I would always wonder, when I was younger, how our earliest human ancestors developed language. Because the process of interacting and sharing meanings and symbols is so complex, how did they develop? Like how did we start, one day, calling a tree a tree?

Well, it happens because when we're young, we learn language through interaction, through being in the world. And we take that learning into the next interaction we have and shared understandings and meanings spread about the group this way. And in that way, we slowly interact and create society. We create institutions when we repeat the same patterns and behaviors over and over again. So patterns of interaction get repeated and develop into institutions that seem to transcend the individual. And they appear hardened and unchangeable. But really, society is just interaction, repeated interaction. That's what the Symbolic-Interaction Approach holds.
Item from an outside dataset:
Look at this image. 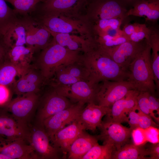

To understand how Micro-level social interactions, when repeated, can develop into broader structures and institutions, think about church. When you go there, there's all these rules about you've got to stand up, sit down, kneel here, don't kneel here, sit here, stand here. Why do we do all that? Because somebody decided to do it that way a long, long time ago, and then these patterns get repeated again and again and again. And then there you have the institutional process of going to church.

Or why do I feel the need to put on this tie when I lecture? Why do we have turkey on Thanksgiving? Why do you have to bring a gift to a baby shower? And in fact, why do you even have a baby shower to begin with? These are all social behaviors that started, got repeated, and now we all do them, whether we want to or not. You're impolite if you don't bring a gift to a baby shower. In fact, you're crazy if you don't have a baby shower. People are going to wonder what's going on because they're so used to these ingrained habits.

So this is the stuff of society. If you want to have a little fun with this and play with symbols next time you're interacting with somebody-- now we even interact virtually all the time. So next time you're sending a routine text message, like, "Hey. What's going on tonight?" When you're sending it to your friend, send it in all capital letters. They're not going to know what to do, because the symbol is different. When you send all caps, that emphasizes something, expression, it can be angry. But when you play with that and put it with a routine saying, they're going to get really confused.

Well I hope you had a good time learning about the Symbolic-Interaction Approach. We identified it as a Micro-level approach and as an example of interpretive sociology. Enjoy the rest of your day. Thanks for joining me.

Terms to Know
Interpretive Sociology

A way to study society that focuses on the meanings that individuals attach to their actions

Micro-Level Orientation

A zoomed in look at specific situations and individual interactions.

Symbolic Interaction Theory

​Society results from the everyday interactions and experiences of individuals.